→ Available data:
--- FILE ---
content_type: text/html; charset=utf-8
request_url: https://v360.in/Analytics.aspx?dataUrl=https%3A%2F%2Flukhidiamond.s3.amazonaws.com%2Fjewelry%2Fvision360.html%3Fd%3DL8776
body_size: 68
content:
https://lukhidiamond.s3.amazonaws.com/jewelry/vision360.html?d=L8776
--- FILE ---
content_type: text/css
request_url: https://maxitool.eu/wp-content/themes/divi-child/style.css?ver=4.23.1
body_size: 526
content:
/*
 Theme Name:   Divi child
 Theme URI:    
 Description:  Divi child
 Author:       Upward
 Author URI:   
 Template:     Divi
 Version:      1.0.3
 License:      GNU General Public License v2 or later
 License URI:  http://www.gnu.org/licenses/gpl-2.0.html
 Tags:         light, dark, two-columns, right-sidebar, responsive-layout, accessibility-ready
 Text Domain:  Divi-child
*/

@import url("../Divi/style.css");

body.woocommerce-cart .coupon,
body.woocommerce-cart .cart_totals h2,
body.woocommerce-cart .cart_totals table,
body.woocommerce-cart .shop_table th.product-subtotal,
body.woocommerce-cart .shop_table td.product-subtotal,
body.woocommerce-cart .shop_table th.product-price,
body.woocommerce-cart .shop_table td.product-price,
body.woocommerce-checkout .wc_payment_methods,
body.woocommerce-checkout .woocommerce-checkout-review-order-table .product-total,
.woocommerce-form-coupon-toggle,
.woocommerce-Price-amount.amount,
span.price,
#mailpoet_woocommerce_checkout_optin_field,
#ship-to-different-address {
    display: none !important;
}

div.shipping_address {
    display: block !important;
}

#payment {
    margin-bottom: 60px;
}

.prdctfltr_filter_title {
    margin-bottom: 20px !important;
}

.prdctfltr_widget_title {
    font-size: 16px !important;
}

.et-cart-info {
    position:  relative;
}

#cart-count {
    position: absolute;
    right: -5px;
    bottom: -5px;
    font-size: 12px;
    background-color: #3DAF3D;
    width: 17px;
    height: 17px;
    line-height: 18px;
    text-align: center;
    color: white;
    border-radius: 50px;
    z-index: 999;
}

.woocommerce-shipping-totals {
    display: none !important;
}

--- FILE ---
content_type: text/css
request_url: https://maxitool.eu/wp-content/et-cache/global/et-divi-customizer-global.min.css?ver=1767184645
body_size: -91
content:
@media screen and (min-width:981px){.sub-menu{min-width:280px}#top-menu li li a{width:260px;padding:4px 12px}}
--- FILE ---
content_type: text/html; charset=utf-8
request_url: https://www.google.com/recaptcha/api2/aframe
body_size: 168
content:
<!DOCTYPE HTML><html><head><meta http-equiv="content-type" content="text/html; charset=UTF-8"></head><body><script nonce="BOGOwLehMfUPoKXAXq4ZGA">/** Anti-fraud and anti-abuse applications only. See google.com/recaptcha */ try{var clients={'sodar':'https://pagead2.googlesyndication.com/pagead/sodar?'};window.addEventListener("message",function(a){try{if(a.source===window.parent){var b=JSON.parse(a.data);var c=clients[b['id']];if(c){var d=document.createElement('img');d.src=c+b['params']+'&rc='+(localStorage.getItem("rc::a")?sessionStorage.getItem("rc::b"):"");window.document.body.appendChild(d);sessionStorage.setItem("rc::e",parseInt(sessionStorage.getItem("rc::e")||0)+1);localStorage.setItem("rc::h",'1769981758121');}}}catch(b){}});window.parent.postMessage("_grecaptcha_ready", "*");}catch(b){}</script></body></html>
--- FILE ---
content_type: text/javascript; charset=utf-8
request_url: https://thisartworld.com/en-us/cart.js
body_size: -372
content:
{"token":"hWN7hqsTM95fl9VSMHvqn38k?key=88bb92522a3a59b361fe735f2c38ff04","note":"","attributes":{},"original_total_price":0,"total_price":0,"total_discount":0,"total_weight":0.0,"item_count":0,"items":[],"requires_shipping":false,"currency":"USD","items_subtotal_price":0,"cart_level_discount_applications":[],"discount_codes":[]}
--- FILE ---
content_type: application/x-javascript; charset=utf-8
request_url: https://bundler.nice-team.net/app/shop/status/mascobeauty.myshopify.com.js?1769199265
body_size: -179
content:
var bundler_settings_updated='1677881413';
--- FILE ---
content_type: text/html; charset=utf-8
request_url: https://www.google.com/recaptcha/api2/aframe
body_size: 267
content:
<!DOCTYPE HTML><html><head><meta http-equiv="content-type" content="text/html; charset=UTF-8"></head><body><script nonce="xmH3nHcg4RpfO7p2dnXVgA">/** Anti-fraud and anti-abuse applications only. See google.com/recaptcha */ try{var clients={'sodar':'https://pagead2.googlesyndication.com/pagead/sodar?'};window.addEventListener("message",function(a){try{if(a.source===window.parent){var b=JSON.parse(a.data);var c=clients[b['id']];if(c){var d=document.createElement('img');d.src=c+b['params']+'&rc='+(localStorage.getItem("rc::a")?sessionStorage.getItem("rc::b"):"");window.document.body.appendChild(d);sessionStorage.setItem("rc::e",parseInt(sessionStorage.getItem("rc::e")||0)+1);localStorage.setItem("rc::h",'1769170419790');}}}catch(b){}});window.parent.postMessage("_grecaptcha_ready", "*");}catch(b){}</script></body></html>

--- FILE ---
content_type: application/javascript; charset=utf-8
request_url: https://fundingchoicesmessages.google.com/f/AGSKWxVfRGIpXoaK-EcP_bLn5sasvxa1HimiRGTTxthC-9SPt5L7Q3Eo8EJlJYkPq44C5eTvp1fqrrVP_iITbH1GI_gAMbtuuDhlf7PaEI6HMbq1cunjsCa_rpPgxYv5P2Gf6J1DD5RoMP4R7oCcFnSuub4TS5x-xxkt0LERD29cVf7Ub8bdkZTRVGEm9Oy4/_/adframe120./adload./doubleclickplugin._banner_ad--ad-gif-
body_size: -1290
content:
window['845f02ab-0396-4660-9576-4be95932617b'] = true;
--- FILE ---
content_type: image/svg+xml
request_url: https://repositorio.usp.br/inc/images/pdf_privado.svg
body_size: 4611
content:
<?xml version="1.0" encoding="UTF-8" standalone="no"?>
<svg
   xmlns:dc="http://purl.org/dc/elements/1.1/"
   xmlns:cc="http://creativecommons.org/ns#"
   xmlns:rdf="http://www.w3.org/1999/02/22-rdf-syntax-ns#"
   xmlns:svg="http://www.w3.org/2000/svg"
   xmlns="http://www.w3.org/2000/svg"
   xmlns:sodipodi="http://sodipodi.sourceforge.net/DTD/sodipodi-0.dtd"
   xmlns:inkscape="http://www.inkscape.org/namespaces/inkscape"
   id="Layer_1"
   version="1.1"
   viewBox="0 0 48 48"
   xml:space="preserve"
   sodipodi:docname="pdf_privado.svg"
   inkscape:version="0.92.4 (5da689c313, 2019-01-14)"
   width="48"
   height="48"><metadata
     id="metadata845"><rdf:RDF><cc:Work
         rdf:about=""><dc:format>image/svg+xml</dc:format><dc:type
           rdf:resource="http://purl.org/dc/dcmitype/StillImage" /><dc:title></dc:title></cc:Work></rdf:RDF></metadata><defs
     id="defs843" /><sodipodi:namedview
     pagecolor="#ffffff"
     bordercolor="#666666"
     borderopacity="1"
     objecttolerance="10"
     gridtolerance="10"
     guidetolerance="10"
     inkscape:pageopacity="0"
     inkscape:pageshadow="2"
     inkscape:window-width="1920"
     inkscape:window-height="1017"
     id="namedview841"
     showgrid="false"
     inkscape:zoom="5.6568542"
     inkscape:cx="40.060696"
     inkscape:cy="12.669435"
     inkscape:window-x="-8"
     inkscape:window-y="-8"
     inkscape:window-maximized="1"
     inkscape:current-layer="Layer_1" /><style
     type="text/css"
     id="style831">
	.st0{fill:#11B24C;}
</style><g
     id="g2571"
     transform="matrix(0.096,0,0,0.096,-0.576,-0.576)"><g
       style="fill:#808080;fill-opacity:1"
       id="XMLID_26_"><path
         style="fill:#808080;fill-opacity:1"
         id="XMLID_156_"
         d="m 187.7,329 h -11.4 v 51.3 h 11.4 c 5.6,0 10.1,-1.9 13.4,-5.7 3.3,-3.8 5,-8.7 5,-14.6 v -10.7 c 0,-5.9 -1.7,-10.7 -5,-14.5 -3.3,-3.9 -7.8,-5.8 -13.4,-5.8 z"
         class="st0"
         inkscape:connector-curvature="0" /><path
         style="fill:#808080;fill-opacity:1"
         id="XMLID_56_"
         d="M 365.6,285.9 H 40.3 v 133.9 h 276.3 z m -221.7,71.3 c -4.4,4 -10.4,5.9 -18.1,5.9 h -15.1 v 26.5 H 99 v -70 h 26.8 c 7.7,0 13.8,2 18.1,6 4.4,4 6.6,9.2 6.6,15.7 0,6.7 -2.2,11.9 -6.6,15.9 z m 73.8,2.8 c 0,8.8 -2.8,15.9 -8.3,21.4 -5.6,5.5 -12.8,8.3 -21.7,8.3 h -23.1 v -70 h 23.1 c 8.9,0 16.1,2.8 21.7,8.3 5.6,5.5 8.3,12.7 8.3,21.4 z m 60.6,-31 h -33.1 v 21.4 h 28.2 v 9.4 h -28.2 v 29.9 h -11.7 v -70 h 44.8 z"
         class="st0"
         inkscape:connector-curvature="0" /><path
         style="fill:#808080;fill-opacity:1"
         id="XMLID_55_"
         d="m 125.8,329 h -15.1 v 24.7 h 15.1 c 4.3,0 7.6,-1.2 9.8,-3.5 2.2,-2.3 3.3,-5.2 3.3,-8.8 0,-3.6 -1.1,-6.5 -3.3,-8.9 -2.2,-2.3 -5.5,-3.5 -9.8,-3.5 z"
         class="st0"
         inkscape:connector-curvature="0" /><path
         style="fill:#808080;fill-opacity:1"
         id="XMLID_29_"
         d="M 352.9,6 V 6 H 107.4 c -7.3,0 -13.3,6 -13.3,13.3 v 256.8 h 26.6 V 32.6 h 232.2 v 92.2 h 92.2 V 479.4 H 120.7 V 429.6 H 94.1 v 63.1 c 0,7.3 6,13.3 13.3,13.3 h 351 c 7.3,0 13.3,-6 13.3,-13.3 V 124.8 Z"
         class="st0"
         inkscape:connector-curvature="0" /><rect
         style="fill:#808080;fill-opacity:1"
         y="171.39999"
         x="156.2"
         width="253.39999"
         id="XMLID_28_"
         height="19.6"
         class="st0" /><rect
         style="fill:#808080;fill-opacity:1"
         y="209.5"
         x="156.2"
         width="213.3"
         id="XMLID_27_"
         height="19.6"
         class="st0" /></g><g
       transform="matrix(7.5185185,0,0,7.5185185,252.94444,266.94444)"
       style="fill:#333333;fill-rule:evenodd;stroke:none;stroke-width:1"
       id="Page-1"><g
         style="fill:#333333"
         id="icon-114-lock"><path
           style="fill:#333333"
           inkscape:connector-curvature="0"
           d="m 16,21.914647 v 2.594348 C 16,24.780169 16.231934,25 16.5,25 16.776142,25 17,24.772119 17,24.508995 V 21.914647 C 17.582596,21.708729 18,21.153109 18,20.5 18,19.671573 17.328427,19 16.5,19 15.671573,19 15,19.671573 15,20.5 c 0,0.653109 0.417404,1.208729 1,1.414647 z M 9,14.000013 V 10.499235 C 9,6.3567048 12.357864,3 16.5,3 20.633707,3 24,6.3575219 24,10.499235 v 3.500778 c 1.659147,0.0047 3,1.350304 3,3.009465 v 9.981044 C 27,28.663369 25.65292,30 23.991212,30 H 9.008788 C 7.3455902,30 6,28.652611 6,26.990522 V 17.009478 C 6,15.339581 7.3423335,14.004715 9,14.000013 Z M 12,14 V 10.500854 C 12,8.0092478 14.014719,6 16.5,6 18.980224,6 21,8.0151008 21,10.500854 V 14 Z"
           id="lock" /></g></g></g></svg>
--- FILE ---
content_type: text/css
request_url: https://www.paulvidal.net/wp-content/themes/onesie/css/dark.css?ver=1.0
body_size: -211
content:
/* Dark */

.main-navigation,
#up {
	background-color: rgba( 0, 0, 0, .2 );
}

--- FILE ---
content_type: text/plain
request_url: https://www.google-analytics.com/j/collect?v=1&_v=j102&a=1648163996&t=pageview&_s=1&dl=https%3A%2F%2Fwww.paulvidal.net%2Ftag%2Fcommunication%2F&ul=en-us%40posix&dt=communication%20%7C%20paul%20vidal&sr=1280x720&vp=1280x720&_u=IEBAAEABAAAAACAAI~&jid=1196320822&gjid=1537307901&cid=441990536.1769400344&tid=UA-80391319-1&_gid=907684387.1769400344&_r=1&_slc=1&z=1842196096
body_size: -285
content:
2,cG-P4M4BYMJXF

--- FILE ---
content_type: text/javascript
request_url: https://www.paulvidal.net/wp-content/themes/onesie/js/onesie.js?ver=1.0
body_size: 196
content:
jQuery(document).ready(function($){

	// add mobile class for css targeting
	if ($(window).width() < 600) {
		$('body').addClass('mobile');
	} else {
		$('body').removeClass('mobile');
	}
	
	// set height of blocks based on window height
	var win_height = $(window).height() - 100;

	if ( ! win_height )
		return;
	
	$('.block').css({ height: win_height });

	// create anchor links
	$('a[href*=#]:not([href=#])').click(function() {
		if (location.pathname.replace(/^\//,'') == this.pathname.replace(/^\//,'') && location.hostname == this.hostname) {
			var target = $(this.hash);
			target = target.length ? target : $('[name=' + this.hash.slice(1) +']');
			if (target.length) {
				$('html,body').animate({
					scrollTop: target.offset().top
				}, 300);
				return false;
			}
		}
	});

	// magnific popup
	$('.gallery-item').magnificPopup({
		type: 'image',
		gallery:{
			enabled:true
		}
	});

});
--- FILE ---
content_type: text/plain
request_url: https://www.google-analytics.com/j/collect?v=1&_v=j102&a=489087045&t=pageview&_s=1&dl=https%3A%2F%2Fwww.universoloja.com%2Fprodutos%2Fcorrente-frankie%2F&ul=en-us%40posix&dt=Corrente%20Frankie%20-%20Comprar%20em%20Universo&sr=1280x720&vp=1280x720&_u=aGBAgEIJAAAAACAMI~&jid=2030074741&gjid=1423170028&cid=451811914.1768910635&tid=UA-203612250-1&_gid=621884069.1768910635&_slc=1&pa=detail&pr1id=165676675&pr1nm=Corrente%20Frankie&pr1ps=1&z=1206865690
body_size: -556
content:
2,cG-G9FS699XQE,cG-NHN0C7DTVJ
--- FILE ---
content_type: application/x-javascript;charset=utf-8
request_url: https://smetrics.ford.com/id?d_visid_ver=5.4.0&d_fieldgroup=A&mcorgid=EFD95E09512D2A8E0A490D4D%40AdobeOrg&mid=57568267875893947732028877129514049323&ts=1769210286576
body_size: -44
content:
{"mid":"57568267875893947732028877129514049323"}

→ Your task: Go through the listing above and find each line containing the string "font"; copy those lines.

→ Result below:
    font-size: 16px !important;
    font-size: 12px;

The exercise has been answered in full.